From Costanza's original thread (entire text):
This is for anyone in the LessWrong community who has made at least some effort to read the sequences and follow along, but is still confused on some point, and is perhaps feeling a bit embarrassed. Here, newbies and not-so-newbies are free to ask very basic but still relevant questions with the understanding that the answers are probably somewhere in the sequences. Similarly, LessWrong tends to presume a rather high threshold for understanding science and technology. Relevant questions in those areas are welcome as well. Anyone who chooses to respond should respectfully guide the questioner to a helpful resource, and questioners should be appropriately grateful. Good faith should be presumed on both sides, unless and until it is shown to be absent. If a questioner is not sure whether a question is relevant, ask it, and also ask if it's relevant.
Meta:
- How often should these be made? I think one every three months is the correct frequency.
- Costanza made the original thread, but I am OpenThreadGuy. I am therefore not only entitled but required to post this in his stead.

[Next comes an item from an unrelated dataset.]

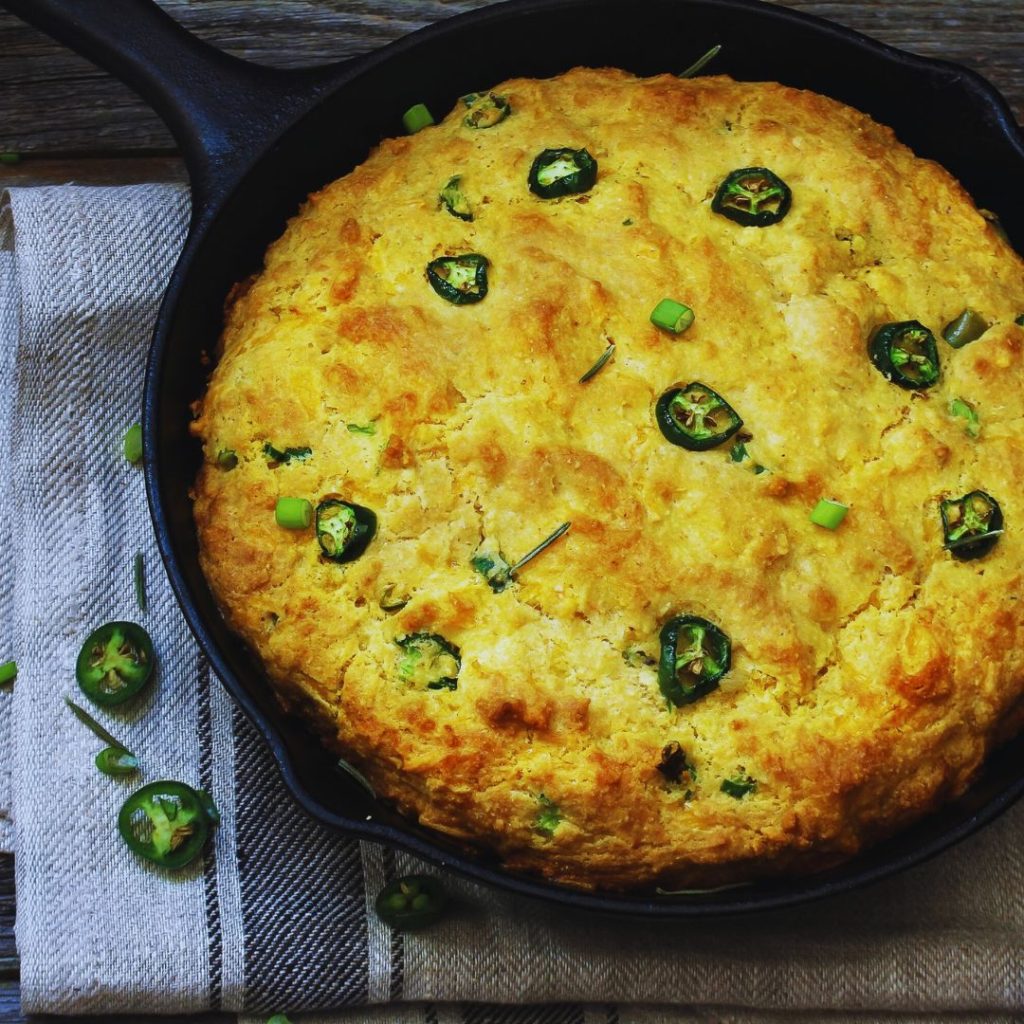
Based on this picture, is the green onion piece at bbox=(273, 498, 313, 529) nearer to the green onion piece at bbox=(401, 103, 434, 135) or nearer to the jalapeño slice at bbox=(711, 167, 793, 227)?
the green onion piece at bbox=(401, 103, 434, 135)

But I got his permission anyway.
I obviously do not understand quantum mechanics as well as I thought, because I thought this comment and this comment were saying the same thing, but karma indicates differently. Can someone explain my mistake?
The first comment says that the double slit experiment is feasible under both hypothesis, but the second adds on that it is just as likely with MWI as waveform collapse.
Analogy: There are two possible bags arrangements, one filled with 5 green balls and 5 red balls, and the other with 4 green balls and 6 red balls. It's true that drawing a green ball is consistent with both, but it's more likely in the with first bag than the second.